Methods: Data come from a representative survey (n=3006) of caregivers of young children in northeastern Nigeria, a region heavily affected by armed insurgency. Unlike previous studies, our survey included dedicated measures of victimisation, health-seeking outcomes and potential mediating factors within a single instrument, enabling precise measurement and analysis. To compare maternal and child healthcare-seeking behaviour between victimised and non-victimised caregivers, we employed a quasi-experimental observational design using propensity-score matching on demographic and contextual characteristics. Causal mediation analysis was then used to identify the mechanisms linking victimisation to health behaviours.
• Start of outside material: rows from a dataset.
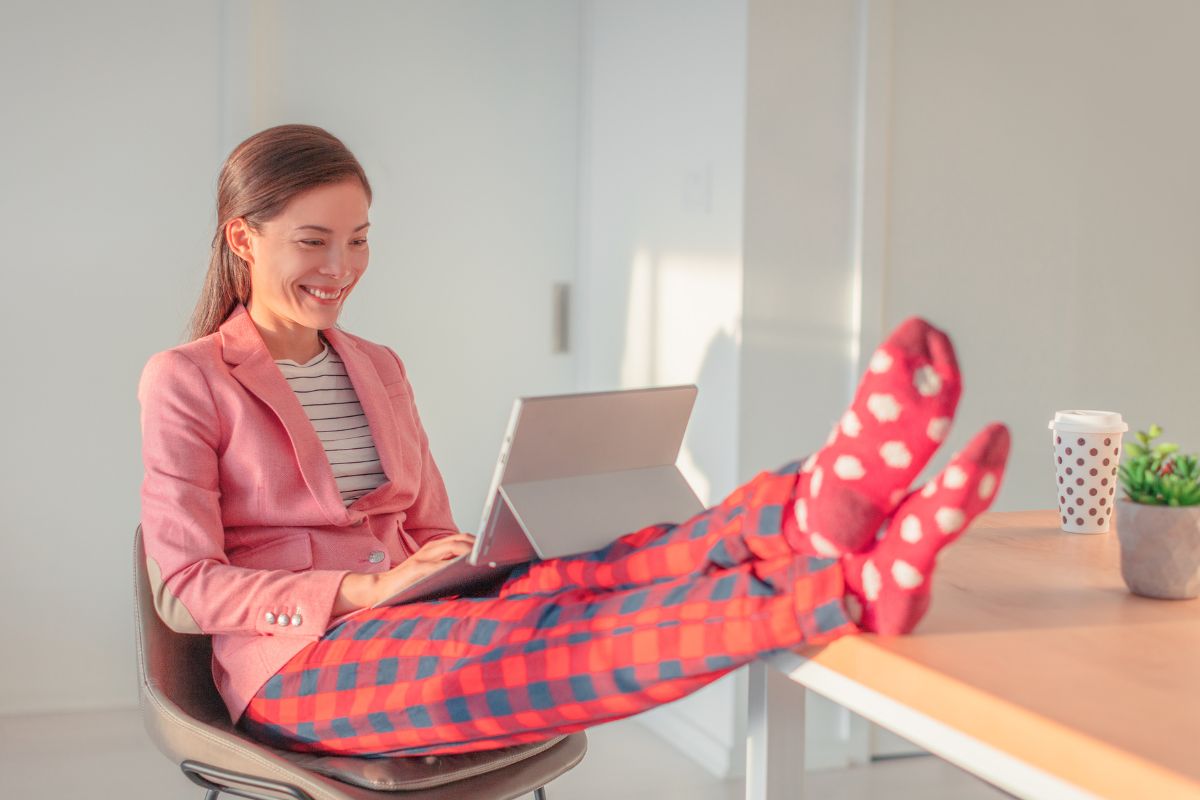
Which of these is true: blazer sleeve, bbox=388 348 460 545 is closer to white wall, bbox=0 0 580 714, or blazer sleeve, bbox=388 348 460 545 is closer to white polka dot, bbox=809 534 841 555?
white polka dot, bbox=809 534 841 555

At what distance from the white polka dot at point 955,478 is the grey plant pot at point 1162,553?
303mm

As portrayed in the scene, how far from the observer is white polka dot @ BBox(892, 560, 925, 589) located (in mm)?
781

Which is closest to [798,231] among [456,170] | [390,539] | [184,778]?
[456,170]

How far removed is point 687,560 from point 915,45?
1844 millimetres

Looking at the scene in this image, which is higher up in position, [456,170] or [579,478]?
[456,170]

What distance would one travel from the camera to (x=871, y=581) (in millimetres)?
801

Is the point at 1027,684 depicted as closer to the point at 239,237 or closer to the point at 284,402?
the point at 284,402

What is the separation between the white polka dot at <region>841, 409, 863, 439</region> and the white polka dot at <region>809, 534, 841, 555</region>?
0.24ft

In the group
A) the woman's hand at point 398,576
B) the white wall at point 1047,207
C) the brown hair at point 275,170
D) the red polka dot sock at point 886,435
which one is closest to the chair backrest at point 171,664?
the woman's hand at point 398,576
Results: Victimisation was widespread, with 21% of respondents (n=651) having experienced a severe form of violence in the past 3 years. While maternal healthcare-seeking behaviour appeared unaffected, victimisation significantly reduced healthcare-seeking for child health. Children of victimised caregivers were markedly less likely to be fully immunised (OR 0.43, p<0.001) and to receive care at government health facilities (OR 0.23, p<0.001). This decline was primarily driven by increased distrust in the health system (proportion mediated: 0.42–0.70, p<0.05), stemming from negative experiences during the conflict, particularly health worker absenteeism and victimisation by state security forces.
Conclusion: Addressing fear and mistrust is key to improving healthcare-seeking in conflict-affected populations. Efforts should focus on providing security for government-run health facilities, reducing violence against civilians by state security forces and restoring trust in healthcare and state institutions. Future research should explore effective strategies for achieving these objectives.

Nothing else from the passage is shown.